05 février 2026 - 12 : 50
par Clémence Face à une commission, Rachida Dati laisse transparaître une émotion rare en évoquant une phrase lourde de sens qui la vise personnellement.

L’émotion était palpable, presque impossible à masquer. Ce jeudi, devant la commission d’enquête sur l’audiovisuel public, Rachida Dati a pris la parole pour évoquer une phrase qui, selon elle, ne peut jamais être prononcée à la légère.

Je sais à quoi ça renvoie : l’émotion très forte de Rachida Dati face à une phrase qui ne passe pas

Une déclaration chargée de sous-entendus, qui l’a visiblement profondément marquée et qu’elle a tenu à replacer dans un contexte personnel et politique très sensible.

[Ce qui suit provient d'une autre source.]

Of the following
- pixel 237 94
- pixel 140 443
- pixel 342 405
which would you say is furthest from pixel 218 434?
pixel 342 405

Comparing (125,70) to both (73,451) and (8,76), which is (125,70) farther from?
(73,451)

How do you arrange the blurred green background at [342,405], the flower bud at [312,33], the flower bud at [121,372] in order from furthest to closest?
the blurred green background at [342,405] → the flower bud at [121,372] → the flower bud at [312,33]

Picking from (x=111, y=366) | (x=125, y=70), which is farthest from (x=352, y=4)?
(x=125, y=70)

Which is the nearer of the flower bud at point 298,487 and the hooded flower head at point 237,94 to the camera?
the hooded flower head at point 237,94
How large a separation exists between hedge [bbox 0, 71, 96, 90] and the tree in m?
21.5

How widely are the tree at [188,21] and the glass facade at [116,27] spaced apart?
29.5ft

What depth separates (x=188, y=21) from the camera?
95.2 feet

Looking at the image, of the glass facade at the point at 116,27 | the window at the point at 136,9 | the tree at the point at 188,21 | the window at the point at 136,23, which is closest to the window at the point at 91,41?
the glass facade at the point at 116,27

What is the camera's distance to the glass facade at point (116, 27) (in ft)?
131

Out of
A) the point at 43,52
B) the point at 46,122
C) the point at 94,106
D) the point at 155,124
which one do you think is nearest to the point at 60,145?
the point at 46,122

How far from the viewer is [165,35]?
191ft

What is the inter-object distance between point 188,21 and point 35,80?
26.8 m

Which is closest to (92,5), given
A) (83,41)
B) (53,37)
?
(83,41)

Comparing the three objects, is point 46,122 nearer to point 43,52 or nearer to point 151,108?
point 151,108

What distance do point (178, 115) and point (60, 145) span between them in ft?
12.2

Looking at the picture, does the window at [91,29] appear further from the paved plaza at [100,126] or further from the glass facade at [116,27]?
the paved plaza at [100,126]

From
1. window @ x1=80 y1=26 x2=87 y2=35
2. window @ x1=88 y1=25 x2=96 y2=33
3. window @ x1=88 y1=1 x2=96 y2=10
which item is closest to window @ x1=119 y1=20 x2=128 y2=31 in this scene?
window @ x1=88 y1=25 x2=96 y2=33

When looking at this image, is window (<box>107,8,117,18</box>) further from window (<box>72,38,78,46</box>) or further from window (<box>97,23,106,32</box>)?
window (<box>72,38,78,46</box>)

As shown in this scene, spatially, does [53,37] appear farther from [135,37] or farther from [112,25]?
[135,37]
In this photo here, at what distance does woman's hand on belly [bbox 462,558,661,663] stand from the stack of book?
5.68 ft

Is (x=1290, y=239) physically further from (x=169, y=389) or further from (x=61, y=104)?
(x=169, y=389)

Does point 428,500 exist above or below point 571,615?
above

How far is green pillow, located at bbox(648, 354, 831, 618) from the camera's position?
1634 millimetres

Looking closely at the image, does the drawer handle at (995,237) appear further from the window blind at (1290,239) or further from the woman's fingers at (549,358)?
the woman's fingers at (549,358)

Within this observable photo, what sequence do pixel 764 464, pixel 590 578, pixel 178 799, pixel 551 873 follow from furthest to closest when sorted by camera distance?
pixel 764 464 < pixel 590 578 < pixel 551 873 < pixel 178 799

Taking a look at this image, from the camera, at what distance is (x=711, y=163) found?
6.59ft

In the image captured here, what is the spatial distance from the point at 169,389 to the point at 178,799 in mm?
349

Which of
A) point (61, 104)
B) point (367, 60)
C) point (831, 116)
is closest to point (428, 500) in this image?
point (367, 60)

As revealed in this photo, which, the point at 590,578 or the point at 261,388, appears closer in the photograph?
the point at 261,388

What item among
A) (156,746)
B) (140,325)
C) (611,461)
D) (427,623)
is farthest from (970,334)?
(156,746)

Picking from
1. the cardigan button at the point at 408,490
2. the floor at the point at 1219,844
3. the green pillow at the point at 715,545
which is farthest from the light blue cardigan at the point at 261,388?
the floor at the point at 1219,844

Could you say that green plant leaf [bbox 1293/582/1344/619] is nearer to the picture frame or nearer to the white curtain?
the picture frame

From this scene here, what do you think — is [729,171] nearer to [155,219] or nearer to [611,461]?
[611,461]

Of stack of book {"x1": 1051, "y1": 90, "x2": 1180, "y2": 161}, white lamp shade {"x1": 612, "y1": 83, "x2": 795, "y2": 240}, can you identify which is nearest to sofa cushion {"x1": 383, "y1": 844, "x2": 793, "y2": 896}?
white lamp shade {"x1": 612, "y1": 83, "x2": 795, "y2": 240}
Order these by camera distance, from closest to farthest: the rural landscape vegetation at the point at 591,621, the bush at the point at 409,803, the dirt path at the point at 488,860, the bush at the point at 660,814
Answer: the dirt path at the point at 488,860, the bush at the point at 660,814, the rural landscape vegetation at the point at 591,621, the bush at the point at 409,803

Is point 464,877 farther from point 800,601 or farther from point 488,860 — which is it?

Au cœur de son intervention, une expression bien précise : « quand on dit que l’on va s’occuper de quelqu’un ». Une formule que la ministre de la Culture connaît trop bien, et qui, pour elle, renvoie à des réalités autrement plus graves qu’une simple discussion entre collègues. Devant les membres de la commission, elle a expliqué à quel point ces mots peuvent être lourds de menaces implicites, surtout lorsqu’ils sont employés dans un climat de tension ou de rivalité professionnelle.

Cette phrase aurait été prononcée par Thomas Legrand lors d’un échange privé avec Patrick Cohen. Une conversation enregistrée à leur insu, révélée plusieurs mois auparavant, et qui a depuis provoqué un malaise durable dans le paysage médiatique et politique. Pour Rachida Dati, le problème dépasse largement le cadre d’une discussion informelle entre journalistes.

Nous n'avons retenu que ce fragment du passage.